St Helens and Knowsley Teaching Hospitals NHS Trust, which runs Whiston Hospital and St Helens Hospital, had the longest waiting times of any hospital trust in Merseyside in December. According to NHS target figures, in December just 53% of people attending the A&E were admitted, transferred or discharged within four hours of arrival. The NHS target is 95%.

A Trust spokesperson said: "As with all other hospitals across the country, we have experienced unprecedented demand for our emergency care services. Our staff are responding to this increased pressure with exceptional professionalism and are working incredibly hard throughout the hospital to manage demand.

"Whilst acknowledging that the circumstances are challenging and not what we would wish for our patients or staff, the standard of care is maintained across the entire department and patients are provided with the appropriate pain relief. We appreciate how difficult the current situation is and would like to thank the public for their continued support and kindness."

Nurses have walked out on four strike days since December as part of a dispute over a 5% pay rise offered to NHS staff on Agenda for Change contracts. This includes ambulance workers, who are striking again on Monday and Tuesday. Both groups of NHS workers feel the dispute is as much - if not more - about patient safety and working conditions.

The Royal College of Nursing (RCN) and unions representing ambulance workers - Unite and GMB - are planning a same-day strike for the first time on February 6 as they escalate the dispute following the failure of talks with the government.

Carmel O'Boyle, a frontline nurse and chair of the RCN's North West regional board, first spoke to the ECHO about the staffing crisis and its impact on nurses' mental health in June last year.
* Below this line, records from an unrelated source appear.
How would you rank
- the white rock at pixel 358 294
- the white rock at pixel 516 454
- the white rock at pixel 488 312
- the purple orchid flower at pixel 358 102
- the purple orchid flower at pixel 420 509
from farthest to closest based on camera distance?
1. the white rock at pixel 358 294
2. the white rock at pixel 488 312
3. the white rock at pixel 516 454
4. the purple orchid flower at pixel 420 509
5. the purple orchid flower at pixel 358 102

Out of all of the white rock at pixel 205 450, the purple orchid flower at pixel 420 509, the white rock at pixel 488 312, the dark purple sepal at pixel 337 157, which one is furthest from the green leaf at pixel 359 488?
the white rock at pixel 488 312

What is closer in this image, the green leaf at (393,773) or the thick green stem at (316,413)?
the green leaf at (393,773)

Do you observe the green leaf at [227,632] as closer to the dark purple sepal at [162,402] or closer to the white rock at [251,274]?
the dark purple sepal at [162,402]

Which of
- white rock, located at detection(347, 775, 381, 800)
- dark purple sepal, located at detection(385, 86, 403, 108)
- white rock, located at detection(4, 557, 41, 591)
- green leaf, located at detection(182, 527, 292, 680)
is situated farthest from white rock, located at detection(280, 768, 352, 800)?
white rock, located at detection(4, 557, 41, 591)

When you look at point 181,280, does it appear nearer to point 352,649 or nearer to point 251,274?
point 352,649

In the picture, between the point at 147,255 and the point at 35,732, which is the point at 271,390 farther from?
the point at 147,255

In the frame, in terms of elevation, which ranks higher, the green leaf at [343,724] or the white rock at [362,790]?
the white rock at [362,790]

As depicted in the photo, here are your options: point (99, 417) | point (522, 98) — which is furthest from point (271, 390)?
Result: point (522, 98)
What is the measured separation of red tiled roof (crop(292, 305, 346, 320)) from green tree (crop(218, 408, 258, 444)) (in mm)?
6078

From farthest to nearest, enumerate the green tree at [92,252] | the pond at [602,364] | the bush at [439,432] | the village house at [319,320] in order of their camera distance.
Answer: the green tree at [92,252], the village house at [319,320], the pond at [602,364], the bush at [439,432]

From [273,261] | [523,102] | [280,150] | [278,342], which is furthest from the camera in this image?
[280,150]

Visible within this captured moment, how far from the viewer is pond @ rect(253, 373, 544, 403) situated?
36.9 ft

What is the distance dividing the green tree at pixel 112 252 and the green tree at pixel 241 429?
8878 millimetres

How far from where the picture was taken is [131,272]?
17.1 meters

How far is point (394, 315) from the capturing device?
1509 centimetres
That was four months before nurses started voting on whether to take industrial action.

There was a shortage of under 40,000 nurses at the time. Now the number is higher than 47,000, and nurses feel the government still isn't listening to the alarms they're sounding about the state of our NHS. Carmel said: "If you can't listen to frontline healthcare workers who are telling me about your healthcare services, then I don't know who you are listening to, or what kind of fantasy tales you're thinking about, because we are in crisis.

"This is a really dangerous time, and that's why nurses are taking to picket lines because they know the patients aren't safe. Something needs to change before something horrendous happens."